Today, May 1, is May Day. It is celebrated by communists in many countries.

So I thought it would be a good idea to take stock and see where we are on the road to the communist ideal. In The Communist Manifesto, Karl Marx and Friedrich Engels laid out 10 interim measures on the way to communism.

They wrote:

The proletariat will use its political supremacy to wrest, by degree, all capital from the bourgeoisie, to centralise all instruments of production in the hands of the State, i.e., of the proletariat organised as the ruling class; and to increase the total productive forces as rapidly as possible.

Of course, in the beginning, this cannot be effected except by means of despotic inroads on the rights of property, and on the conditions of bourgeois production; by means of measures, therefore, which appear economically insufficient and untenable, but which, in the course of the movement, outstrip themselves, necessitate further inroads upon the old social order, and are unavoidable as a means of entirely revolutionising the mode of production.

These measures will, of course, be different in different countries.
Nevertheless, in most advanced countries, the following will be pretty generally applicable.

1. Abolition of property in land and application of all rents of land to public purposes.
2. A heavy progressive or graduated income tax.
3. Abolition of all rights of inheritance.
4. Confiscation of the property of all emigrants and rebels.
5. Centralisation of credit in the hands of the state, by means of a national bank with State capital and an exclusive monopoly.
6. Centralisation of the means of communication and transport in the hands of the State.
7. Extension of factories and instruments of production owned by the State; the bringing into cultivation of waste-lands, and the improvement of the soil generally in accordance with a common plan.
8. Equal liability of all to work.
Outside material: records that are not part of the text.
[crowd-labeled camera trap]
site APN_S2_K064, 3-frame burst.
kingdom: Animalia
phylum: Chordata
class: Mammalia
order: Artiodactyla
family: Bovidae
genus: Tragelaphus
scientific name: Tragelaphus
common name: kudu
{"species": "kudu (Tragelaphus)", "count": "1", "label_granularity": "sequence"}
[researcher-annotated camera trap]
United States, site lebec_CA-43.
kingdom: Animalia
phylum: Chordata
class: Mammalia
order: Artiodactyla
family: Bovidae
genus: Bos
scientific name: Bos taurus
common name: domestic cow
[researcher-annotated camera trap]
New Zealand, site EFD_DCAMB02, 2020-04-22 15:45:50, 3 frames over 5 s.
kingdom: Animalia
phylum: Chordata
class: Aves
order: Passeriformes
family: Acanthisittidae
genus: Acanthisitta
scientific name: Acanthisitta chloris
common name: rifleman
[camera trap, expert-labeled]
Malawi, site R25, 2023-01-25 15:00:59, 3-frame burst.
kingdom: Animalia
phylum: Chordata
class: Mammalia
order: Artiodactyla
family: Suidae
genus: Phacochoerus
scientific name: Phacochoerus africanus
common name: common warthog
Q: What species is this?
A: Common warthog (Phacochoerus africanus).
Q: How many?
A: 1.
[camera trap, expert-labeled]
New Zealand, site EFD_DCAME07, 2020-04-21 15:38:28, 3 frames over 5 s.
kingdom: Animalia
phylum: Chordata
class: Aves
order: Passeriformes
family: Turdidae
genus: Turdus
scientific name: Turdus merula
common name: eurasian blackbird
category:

Establishment of industrial armies, especially for agriculture.
9. Combination of agriculture with manufacturing industries; gradual abolition of all the distinction between town and country by a more equable distribution of the populace over the country.
10. Free education for all children in public schools. Abolition of children’s factory labour in its present form. Combination of education with industrial production, &c, &c.

Where are we on these measures in the United States?

  1. Although we are not close to abolition of property in land, governments at various levels prevent people from using their land for many peaceful purposes, e.g., housing, often prevent owners from evicting tenants, and sometimes use eminent domain to take people’s land forcibly.
  2. At the federal level and in many states such as New York and California, we do have a very heavy progressive, or graduated, tax. As a result, tax rates on income from work range from 0 percent to over 50 percent.
  3. We still have strong rights on inheritance although the federal government does take a big chunk of inheritances that exceed $12.92 million. The tax rate for amounts above that threshold start at 18% and rise to 40%.
  4. We seem to have mainly dodged a bullet on this one.
  5. Although there is still lots of private credit, much of it is in the hands of the state and much of private credit is regulated heavily by the state.
  6. Much of communication and much of transportation is decentralized, but much of it is centrally regulated. Think FCC for communication and FAA, TSA, Amtrak, and government roads for transportation.
  7. We have avoided most of this.
  8. Fortunately there are no industrial armies and there is no conscription, except for juries. Indeed, people often get financially penalized with lower welfare payments and zero unemployment benefits when they do work.
  9. We have pretty much avoided this.
  10. Marx and Engels would be pretty happy about this one because there are universal government schools for which people pay zero in tuition but heavily in taxes, the size of which has nothing to do with whether one has kids in these government schools.